Czech president seeks to ignite euro adoption debate

Miloš Zeman, photo: Filip Jandourek

Adoption of the euro is not a burning issue in the Czech Republic at the moment for most of the population. But for one man, head of state president Zeman, the issue should urgently be ignited and turned into an informed political debate over whether and when the switch from crown to euro should take place.

Miloš Zeman,  photo: Filip Jandourek
President Miloš Zeman is seeking to kick start a debate about the advantages and disadvantages of ditching the Czech crown and adopting the single currency euro, adding that the switch could take place as soon as 2018. This is what he had to say:

“I would like it if politicians now conducted a reasonable discussion about what the advantages and disadvantages are of the European currency.”

Prime Minister Bohuslav Sobotka, finance minister Andrej Babiš, central bank governor Miroslav Singer and former caretaker prime minister and national bank board member Jiří Rusnok should play a leading role in the debate, Zeman explained.

The head of state’s comments came in a flagship speech on Monday at which president Zeman again took aim at the Czech National Bank and its low crown policy, saying that this strategy could complicate the country’s path to euro adoption and final success of the move.

The central bank’s current policy could mean that the appreciation of the Czech crown to a higher level could be braked and Czechs could end up with a disadvantageous lower final conversion rate to the euro than might otherwise be the case.
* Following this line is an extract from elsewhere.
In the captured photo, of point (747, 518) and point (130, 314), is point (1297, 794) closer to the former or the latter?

President Zeman contrasted that situation with the relatively strong conversion rate that Slovakia achieved when it switched to the euro in 2009.
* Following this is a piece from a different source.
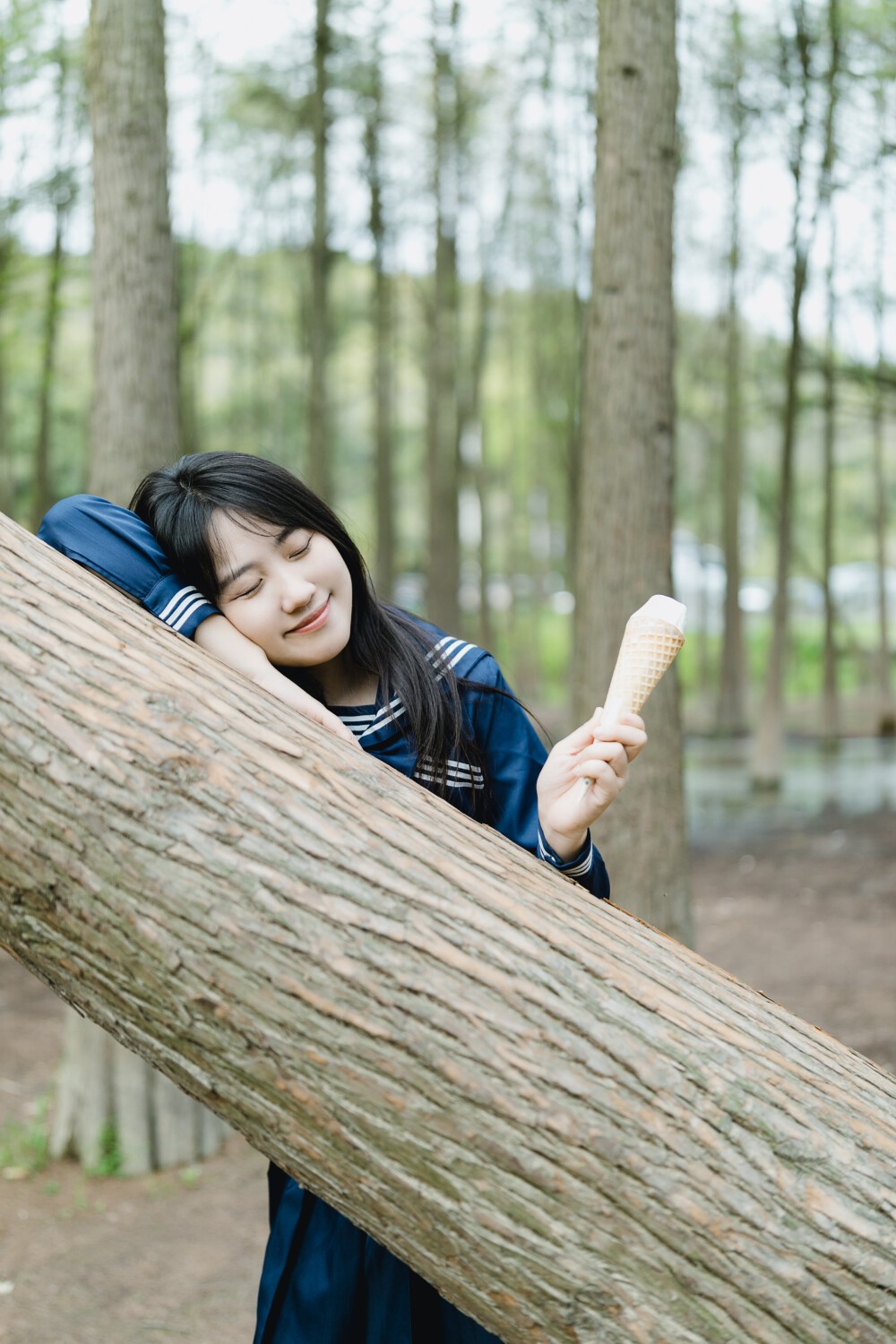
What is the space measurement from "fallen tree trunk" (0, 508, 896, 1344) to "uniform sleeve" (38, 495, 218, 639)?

Photo: European Commission
“The Slovaks succeeded in getting from the original 36 Slovak crowns to the euro to finally arrive at around 30 crowns to the euro. So they adopted the euro at a favourable rate.” Thanks to that smart move, around 70 percent of Slovaks were now happy with the euro, the president added.

Zeman’s latest comments go against the flow regarding both the standpoint of the current government and Czech public opinion. The centre-left government has decided not to take a position now on when the country should dump the crown and switch to the euro. That decision should be left to the next government. And a poll taken a year ago suggested 76 percent of Czechs were against adoption of the euro. Sentiment of business leaders appears to have changed from fairly positive on the euro to fairly evenly divided. Continued worries about the fate of Greece within the single currency zone and the stability of the whole euro construction suggest that opposition will not evaporate soon.
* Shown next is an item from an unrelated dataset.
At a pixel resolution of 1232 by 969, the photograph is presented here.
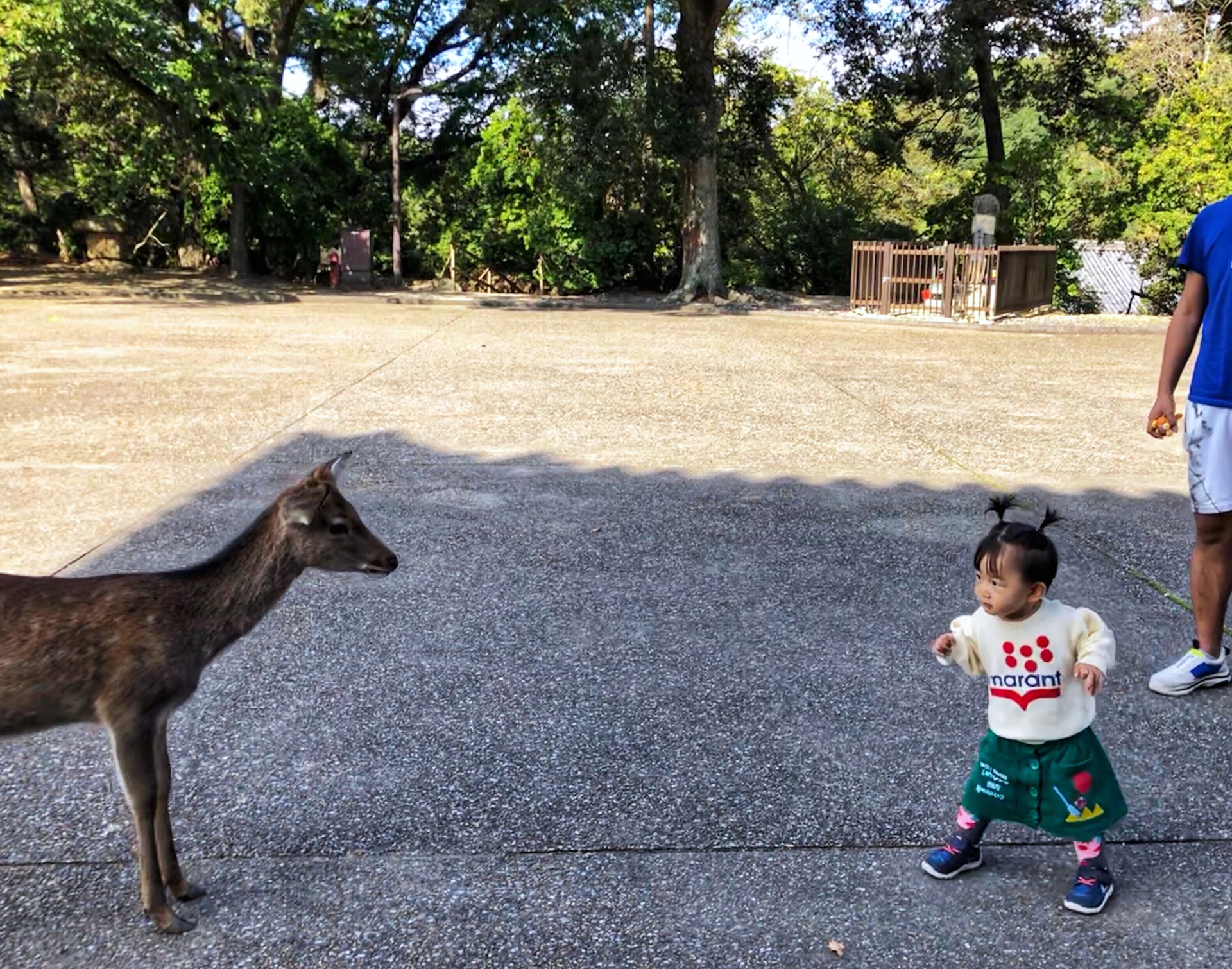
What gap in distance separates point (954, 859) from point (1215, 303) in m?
2.33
The president’s suggested target date of 2018 for adopting the euro looks unrealistic at best. One condition for finally joining is an obligatory minimum two year term in the so-called euro waiting room, the Exchange Rate Mechanism, where the crown would be given limited room to strengthen or weaken against the European single currency. But that wriggle room is a fairly generous 15% up or down against an agreed central exchange rate for the crown. What’s more the central rate can be changed during the period in the waiting room.

Photo: Matěj Skalický
Actually, president Zeman’s comments about the Slovak transition to the euro were not totally correct. The central rate for the Slovak crown to the euro was originally set at 38.45 crowns to the euro in 2005, was later changed to 35.44 crowns and then again to 30.12 crowns on the eve of the final switchover. Thus the Slovak crown strengthened by just under 25 percent against the euro during its time in the so-called waiting room. The Slovak government had hoped a slightly higher and rounded figure of 30 crowns to the euro could be finally achieved for the final changeover but it was not unhappy with the final conversion figure.